==== DATASET RECORDS ====

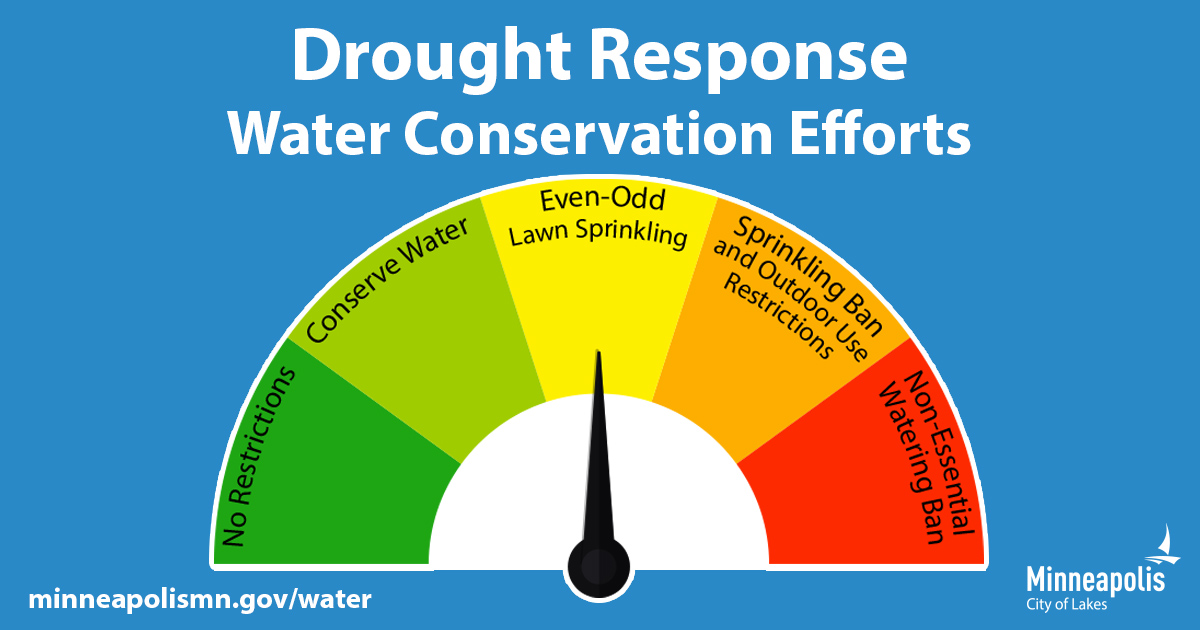 Drought Response
Water Conservation Efforts

No Restrictions

Conserve Water

Even-Odd
Lawn Sprinkling

Sprinkling Ban
and Outdoor Use
Restrictions

Non-Essential
Watering Ban

minneapolismn.gov/water

Minneapolis
City of Lakes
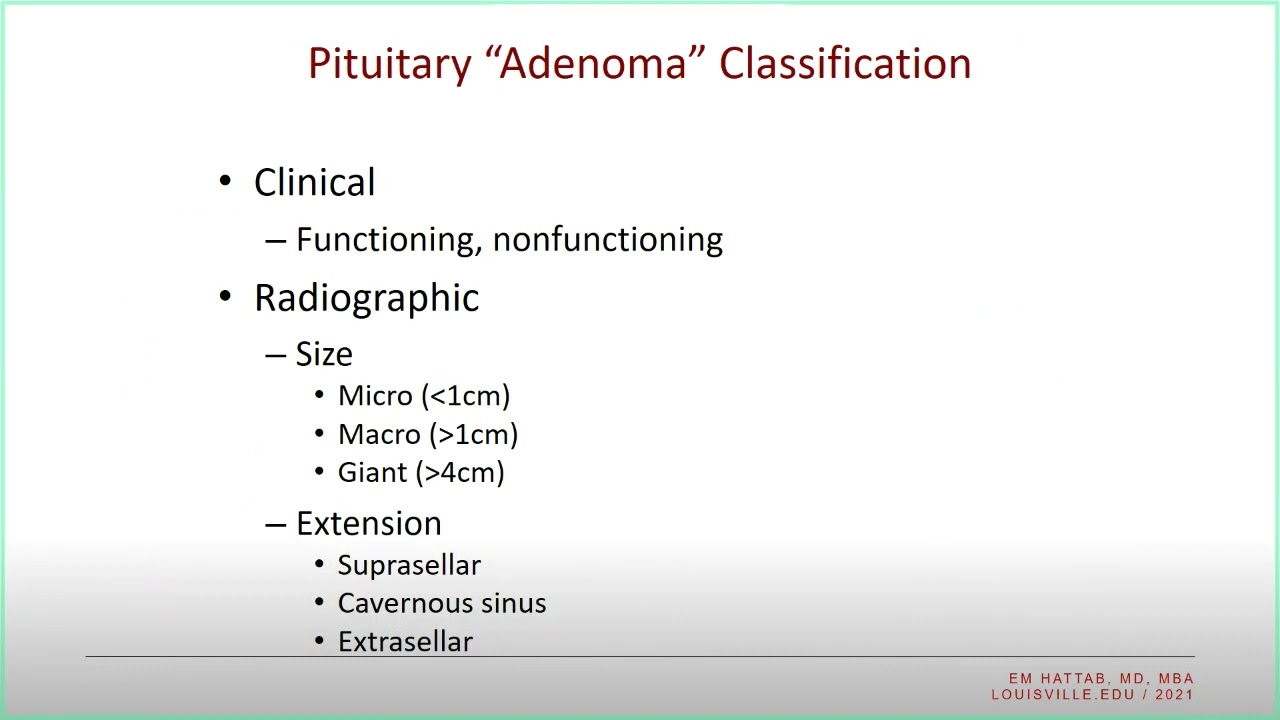 Pituitary “Adenoma” Classification

• Clinical
– Functioning, nonfunctioning
• Radiographic
– Size
• Micro (<1cm)
• Macro (>1cm)
• Giant (>4cm)
– Extension
• Suprasellar
• Cavernous sinus
• Extrasellar

EM HATTAB, MD, MBA
LOUISVILLE.EDU / 2021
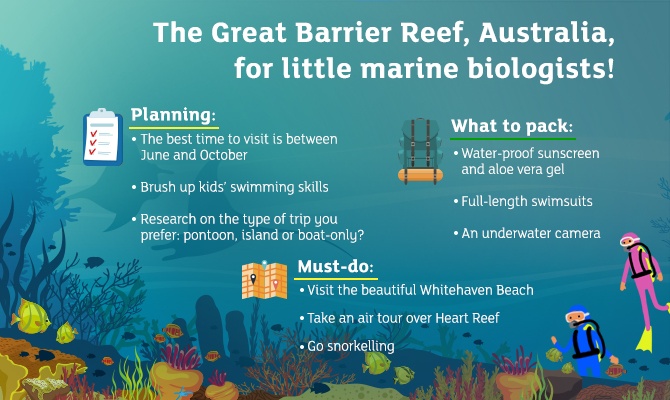 The Great Barrier Reef, Australia, for little marine biologists!

Planning:
• The best time to visit is between June and October
• Brush up kids' swimming skills
• Research on the type of trip you prefer: pontoon, island or boat-only?

What to pack:
• Water-proof sunscreen and aloe vera gel
• Full-length swimsuits
• An underwater camera

Must-do:
• Visit the beautiful Whitehaven Beach
• Take an air tour over Heart Reef
• Go snorkelling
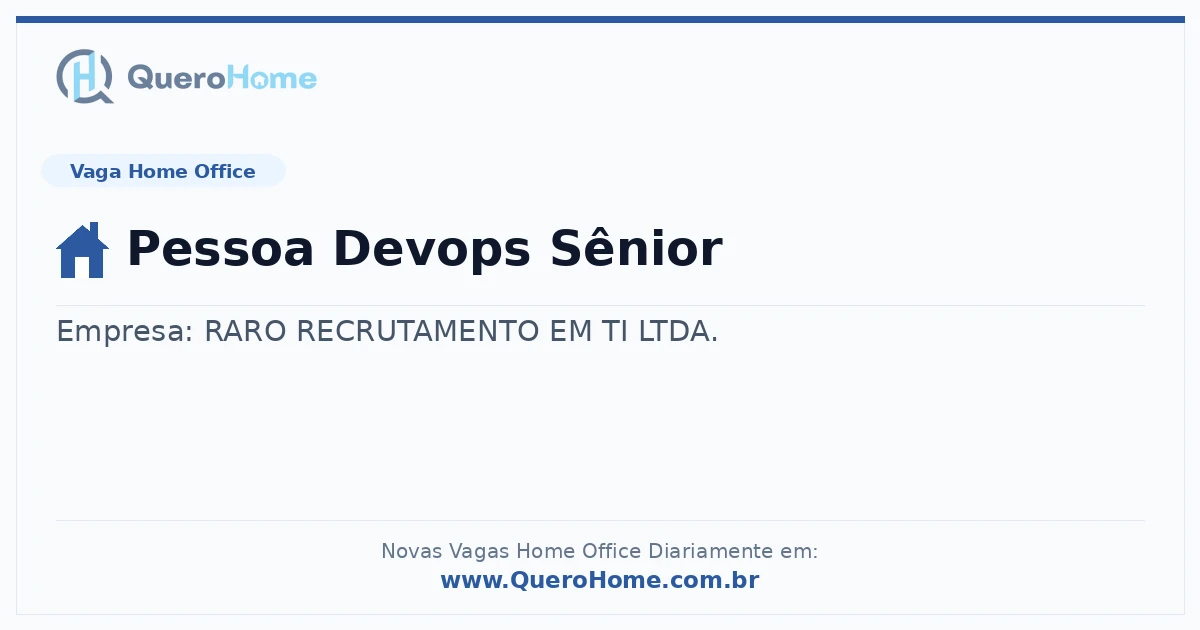 QueroHome

Vaga Home Office

Pessoa Devops Sênior

Empresa: RARO RECRUTAMENTO EM TI LTDA.

Novas Vagas Home Office Diariamente em:
www.QueroHome.com.br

====

Exact copy, no pictures: please print every record above as written.

§ **WORKED SOLUTION**:
 Drought Response
Water Conservation Efforts

No Restrictions

Conserve Water

Even-Odd
Lawn Sprinkling

Sprinkling Ban
and Outdoor Use
Restrictions

Non-Essential
Watering Ban

minneapolismn.gov/water

Minneapolis
City of Lakes
 Pituitary “Adenoma” Classification

• Clinical
– Functioning, nonfunctioning
• Radiographic
– Size
• Micro (<1cm)
• Macro (>1cm)
• Giant (>4cm)
– Extension
• Suprasellar
• Cavernous sinus
• Extrasellar

EM HATTAB, MD, MBA
LOUISVILLE.EDU / 2021
 The Great Barrier Reef, Australia, for little marine biologists!

Planning:
• The best time to visit is between June and October
• Brush up kids' swimming skills
• Research on the type of trip you prefer: pontoon, island or boat-only?

What to pack:
• Water-proof sunscreen and aloe vera gel
• Full-length swimsuits
• An underwater camera

Must-do:
• Visit the beautiful Whitehaven Beach
• Take an air tour over Heart Reef
• Go snorkelling
 QueroHome

Vaga Home Office

Pessoa Devops Sênior

Empresa: RARO RECRUTAMENTO EM TI LTDA.

Novas Vagas Home Office Diariamente em:
www.QueroHome.com.br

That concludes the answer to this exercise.